9月は雨のスタートになりましたね。いかがお過ごしでしょうか。この数年で生活環境の変わった方も多いと思いますが、私たちもカフェ店主から在宅ワーカー、そして想像もしてなかった「ネコのいる暮らし」へとめまぐるしく変化しています。7月初旬に子ネコを迎えようと決めてから現在までのサプライズな50日間を、ここに記録として書き留めておきます。
はじまりは一通のメール
ことの発端は、親しくしているAさん(神戸・岡本にある『古着屋&喫茶室 MOTHER MEETS』の店主さん https://www.mothermeets.com/)からのメール。

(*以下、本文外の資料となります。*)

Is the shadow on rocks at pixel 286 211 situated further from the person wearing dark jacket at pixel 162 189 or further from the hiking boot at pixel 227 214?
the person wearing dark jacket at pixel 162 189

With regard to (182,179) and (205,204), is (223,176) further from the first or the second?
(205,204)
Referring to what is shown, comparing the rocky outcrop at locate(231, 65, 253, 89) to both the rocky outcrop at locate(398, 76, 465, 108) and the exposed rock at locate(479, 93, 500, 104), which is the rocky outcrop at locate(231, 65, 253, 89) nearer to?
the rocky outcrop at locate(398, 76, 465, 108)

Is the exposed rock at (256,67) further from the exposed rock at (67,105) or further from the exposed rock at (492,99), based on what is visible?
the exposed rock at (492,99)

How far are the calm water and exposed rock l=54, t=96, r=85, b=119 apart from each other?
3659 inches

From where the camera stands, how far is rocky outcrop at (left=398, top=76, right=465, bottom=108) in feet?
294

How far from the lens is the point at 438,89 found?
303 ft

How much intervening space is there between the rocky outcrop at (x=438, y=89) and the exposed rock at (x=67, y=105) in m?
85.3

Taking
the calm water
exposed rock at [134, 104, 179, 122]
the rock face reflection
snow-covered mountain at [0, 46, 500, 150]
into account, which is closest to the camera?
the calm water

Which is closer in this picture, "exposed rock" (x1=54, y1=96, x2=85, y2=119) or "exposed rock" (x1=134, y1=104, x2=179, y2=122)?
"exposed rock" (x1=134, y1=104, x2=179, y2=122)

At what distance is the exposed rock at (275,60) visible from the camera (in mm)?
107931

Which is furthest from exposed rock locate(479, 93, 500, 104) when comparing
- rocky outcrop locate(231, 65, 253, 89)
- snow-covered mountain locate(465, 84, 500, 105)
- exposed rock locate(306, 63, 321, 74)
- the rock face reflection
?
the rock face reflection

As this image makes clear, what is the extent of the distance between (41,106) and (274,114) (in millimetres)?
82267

【お店のテラスにやってきた母ネコと子ネコ4匹を保護しました。里親探しにご協力いただけませんか?】
添えられているのは可愛い4匹の子ネコ写真。黒茶の縞模様キジトラ3匹に白黒ハチワレ1匹。わあ、かわいい。。。思い当たる友人知人に連絡する中、手を挙げたのがなんと東京にいる身内でした。今は環境が整わないけれど、いずれ東京の住まいに迎えたい。そんな熱い思いを胸に子ネコに会うため新幹線で駆けつけたのが、7月10日のこと。ドキドキしながらいざご対面!人間には慣れてなくてシャイな男の子(その時点での名前はクロちゃん)の見上げるブルーアイに一目惚れ。この子を迎えたい意向をAさんに伝えていったん帰宅し、2週間後にお迎えすることとなったのでした。
子ネコを迎える準備
さあ、それからが大変です。イヌを飼ったことはあるけれど、ネコに関してはまったくの初心者。まずマスターがとった行動は、書店に行き指南書を選んでくることでした(さすが、元ブックカフェ店主ですよね)。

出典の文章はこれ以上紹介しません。